Supplied material:
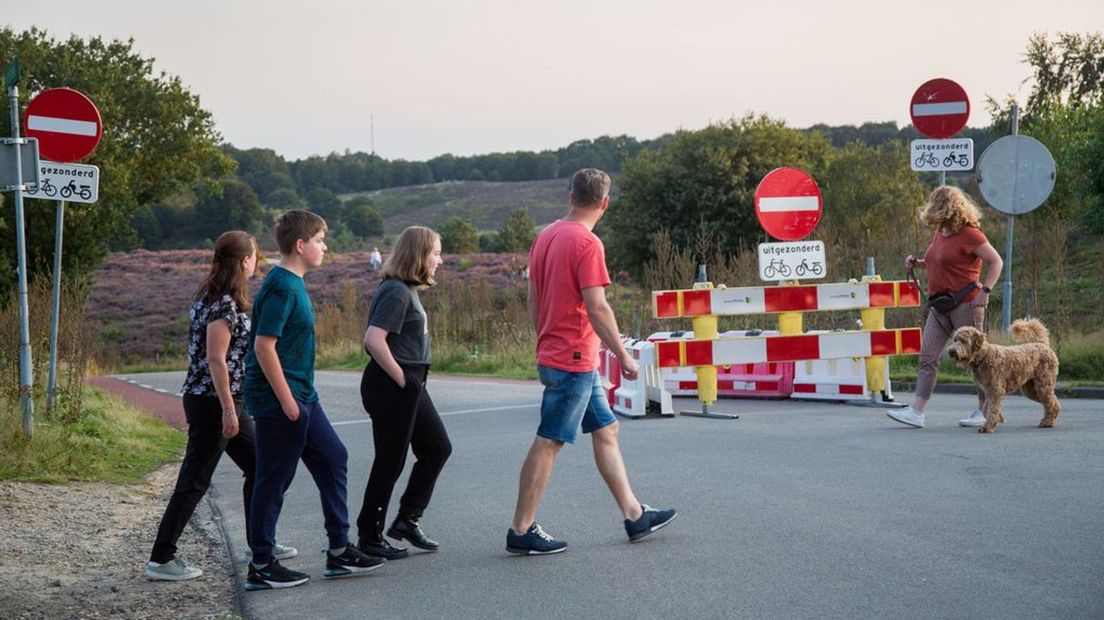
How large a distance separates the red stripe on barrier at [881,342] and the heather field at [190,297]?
13098 mm

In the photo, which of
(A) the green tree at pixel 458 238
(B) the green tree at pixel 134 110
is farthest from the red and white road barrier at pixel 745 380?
(A) the green tree at pixel 458 238

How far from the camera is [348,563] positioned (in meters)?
7.11

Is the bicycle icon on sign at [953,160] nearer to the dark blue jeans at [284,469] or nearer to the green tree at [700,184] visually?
the dark blue jeans at [284,469]

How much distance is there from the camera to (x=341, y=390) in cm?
2105

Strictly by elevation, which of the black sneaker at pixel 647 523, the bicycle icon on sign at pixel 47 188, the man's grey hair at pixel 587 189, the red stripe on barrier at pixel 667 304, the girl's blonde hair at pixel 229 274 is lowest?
the black sneaker at pixel 647 523

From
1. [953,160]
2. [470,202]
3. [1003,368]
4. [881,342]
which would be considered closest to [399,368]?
[1003,368]

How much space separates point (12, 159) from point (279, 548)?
19.0ft

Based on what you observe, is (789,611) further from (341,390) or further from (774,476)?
(341,390)

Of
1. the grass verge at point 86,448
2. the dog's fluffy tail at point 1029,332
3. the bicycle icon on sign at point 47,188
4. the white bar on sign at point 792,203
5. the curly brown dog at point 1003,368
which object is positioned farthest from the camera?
the white bar on sign at point 792,203

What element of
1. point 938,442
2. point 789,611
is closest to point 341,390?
point 938,442

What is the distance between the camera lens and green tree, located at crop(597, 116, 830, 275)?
156 feet

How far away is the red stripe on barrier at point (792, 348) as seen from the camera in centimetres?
1373

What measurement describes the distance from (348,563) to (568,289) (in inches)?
72.0

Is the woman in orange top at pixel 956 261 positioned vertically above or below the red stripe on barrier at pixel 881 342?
above
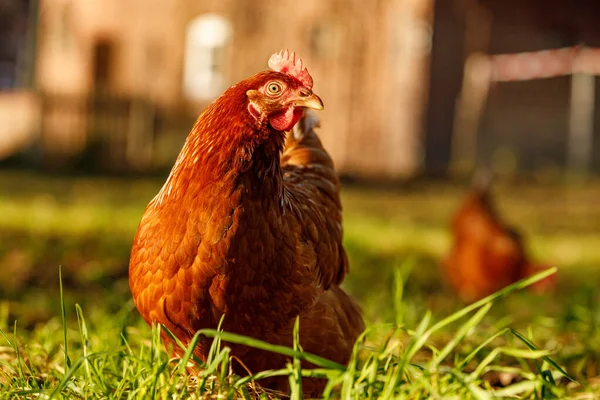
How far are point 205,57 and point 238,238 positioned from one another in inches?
507

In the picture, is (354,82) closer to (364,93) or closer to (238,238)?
(364,93)

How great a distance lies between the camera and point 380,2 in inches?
519

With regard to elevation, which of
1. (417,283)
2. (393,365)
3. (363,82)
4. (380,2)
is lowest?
(417,283)

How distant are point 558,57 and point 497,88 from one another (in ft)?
5.31

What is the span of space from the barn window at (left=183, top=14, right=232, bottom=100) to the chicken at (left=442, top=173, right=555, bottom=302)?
9.39m

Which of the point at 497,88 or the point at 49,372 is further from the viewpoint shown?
the point at 497,88

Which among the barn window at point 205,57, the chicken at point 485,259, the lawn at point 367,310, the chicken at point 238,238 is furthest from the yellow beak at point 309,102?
the barn window at point 205,57

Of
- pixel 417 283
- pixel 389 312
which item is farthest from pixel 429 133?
pixel 389 312

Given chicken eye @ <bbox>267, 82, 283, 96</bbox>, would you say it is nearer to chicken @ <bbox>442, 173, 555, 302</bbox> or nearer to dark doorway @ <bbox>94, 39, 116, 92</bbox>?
chicken @ <bbox>442, 173, 555, 302</bbox>

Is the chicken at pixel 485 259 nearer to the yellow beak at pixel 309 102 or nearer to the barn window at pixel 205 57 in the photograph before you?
the yellow beak at pixel 309 102

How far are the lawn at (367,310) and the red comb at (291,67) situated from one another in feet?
2.63

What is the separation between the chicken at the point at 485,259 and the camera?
5590 millimetres

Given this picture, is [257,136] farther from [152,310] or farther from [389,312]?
[389,312]

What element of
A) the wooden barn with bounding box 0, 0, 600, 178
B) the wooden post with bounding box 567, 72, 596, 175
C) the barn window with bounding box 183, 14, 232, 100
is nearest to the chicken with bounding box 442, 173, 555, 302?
the wooden barn with bounding box 0, 0, 600, 178
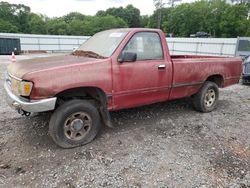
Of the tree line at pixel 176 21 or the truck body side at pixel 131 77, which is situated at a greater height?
the tree line at pixel 176 21

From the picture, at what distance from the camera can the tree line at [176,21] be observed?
55656 millimetres

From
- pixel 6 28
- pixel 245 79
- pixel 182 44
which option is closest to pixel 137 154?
pixel 245 79

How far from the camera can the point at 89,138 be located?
4.05m

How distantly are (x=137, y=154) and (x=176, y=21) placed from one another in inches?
2864

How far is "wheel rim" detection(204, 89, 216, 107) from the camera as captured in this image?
5.76 m

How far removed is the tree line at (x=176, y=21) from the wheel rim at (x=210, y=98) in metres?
51.8

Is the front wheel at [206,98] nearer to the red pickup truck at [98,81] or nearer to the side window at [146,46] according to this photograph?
the red pickup truck at [98,81]

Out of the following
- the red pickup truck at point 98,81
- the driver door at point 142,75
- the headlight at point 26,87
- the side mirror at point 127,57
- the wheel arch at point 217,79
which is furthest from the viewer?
the wheel arch at point 217,79

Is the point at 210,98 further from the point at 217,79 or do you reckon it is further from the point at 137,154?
the point at 137,154

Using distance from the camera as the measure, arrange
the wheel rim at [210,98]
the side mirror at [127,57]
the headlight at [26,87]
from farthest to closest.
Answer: the wheel rim at [210,98] < the side mirror at [127,57] < the headlight at [26,87]

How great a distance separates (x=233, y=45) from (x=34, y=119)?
17213mm

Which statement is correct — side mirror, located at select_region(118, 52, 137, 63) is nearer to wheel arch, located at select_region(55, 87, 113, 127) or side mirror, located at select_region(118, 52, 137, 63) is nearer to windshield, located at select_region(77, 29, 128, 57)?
windshield, located at select_region(77, 29, 128, 57)

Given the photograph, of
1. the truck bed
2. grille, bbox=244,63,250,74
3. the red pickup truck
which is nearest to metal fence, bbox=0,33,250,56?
grille, bbox=244,63,250,74

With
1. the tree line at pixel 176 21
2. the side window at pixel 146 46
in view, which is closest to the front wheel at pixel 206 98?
the side window at pixel 146 46
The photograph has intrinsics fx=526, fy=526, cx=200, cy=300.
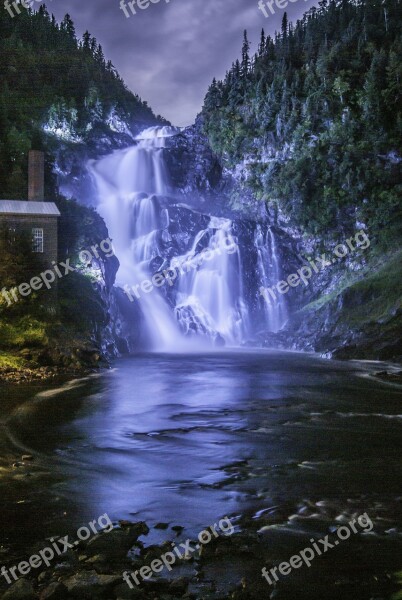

Task:
Locate every line in the records containing the word "Given" and copy each of them out in full.

Solution to this problem:
Given chicken eye @ <bbox>267, 82, 283, 96</bbox>, would you say it is nearer to chicken @ <bbox>442, 173, 555, 302</bbox> or nearer to dark doorway @ <bbox>94, 39, 116, 92</bbox>?
Given this picture, is [257,136] farther from [152,310] or farther from [389,312]?
Given the photograph, of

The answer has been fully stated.